Le roman français des années 1970, une rétrospective (Université de Lorraine, 21-22 mai)

Publié le par Francesca Lorandini

Colloque international 

Université de Lille (ALITHILA) – Université de Lorraine (LIS) – Università di Modena e Reggio Emilia (DSLC)

Le roman français des années 1970, une rétrospective

Université de Lorraine, 21-22 mai

Le roman français des années 1970 souffre d’un déficit d’image, malgré les nombreux travaux consacrés aux auteurs ayant publié durant cette décennie.
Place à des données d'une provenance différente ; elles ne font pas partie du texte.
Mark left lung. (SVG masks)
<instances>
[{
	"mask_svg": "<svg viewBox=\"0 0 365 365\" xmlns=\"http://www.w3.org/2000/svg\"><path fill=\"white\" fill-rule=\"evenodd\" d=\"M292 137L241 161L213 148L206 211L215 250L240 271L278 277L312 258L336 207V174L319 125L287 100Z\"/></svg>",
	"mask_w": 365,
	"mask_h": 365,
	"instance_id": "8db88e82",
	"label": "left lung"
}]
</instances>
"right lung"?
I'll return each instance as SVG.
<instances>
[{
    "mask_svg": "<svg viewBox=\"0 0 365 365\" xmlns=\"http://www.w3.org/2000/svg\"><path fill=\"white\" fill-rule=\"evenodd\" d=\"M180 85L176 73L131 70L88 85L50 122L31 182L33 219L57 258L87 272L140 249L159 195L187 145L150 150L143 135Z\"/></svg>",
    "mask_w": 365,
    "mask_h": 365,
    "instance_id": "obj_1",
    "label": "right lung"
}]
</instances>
Une seule synthèse lui est à ce jour dédiée (Anne-Marie Macé, Le Roman français des années 1970, 1995).

En effet, la décennie 1970 est considérée au pire comme un tunnel d’abstraction idéologique, avant l’abandon des injonctions formalistes, au mieux comme une passerelle entre le Nouveau roman installé dès les années 1950 et le « retour au récit » des années 1980. Emblématisées par le « roman textuel », les années 1970 ne trouvent grâce aux yeux des commentateurs d’aujourd’hui qu’à travers de rares objets, considérés comme des OLNI (objets littéraires non identifiés), dont on se félicite qu’ils n’aient pas fait école.

On omet cependant de s’intéresser à ce qui a permis l’éclosion de telles conceptions du romanesque ; on se penche trop peu sur les textes eux-mêmes, sans voir qu’ils ont pu être le fruit d’une hybridation dont ont profité d’autres lieux que la littérature fictionnelle académique, tels l’art contemporain, la poésie, le cinéma ou la bande dessinée. C’est pourquoi, et alors que Barthes, en mai 1975, proclamait avec assurance que « le roman, […] historiquement, sembl[ait] disparaître de notre culture active », nous souhaiterions, en convoquant les grands auteurs ayant publié durant la décennie, revenir sur ce moment de l’histoire littéraire du second XXe siècle, pour ces livres oubliés, méconnus ou trahis, de la littérature française.

Car la décennie 1970, que Vincent Kaufmann décrit dans La Faute à Mallarmé (2011) comme une « mouvance théorique-réflexive », mérite à partir du roman un nouvel examen détaillé. L’enjeu est d’inspecter les conditions d’apparition des romans « théoriques » (Ricardou) mais aussi d’observer les transformations que connaît le « Nouveau Roman » (Duras, Robbe-Grillet, Sarraute, Simon), non sans avoir tenté de comprendre ce qui s’infléchit dans l’œuvre des romanciers découverts dans la décennie précédente (Sollers, Perec, Le Clézio, Cixous). On sait que la défiance à l’égard du récit est souvent mise en avant pour définir la « cérébralité » de ce roman, mais pouvons-nous réellement, au regard du corpus existant, passer outre la réalité de la production fictionnelle de cette décennie ? C’est également sans compter que le roman français des années 1970 a donné lieu à une hybridation du narratif et du théorique, s’amusant à être le laboratoire des formes romanesques à venir, dont celles qui ont à voir avec l’autofiction qui apparaît dès le mitan de la décennie, en 1975, avec le Roland Barthes par Roland Barthes et W ou le souvenir d’enfance de Perec, avant même que Doubrovsky n’en inventât le terme (Fils, 1977), et dont le moins qu’on puisse dire est qu’il représente un tournant générique de la littérature française.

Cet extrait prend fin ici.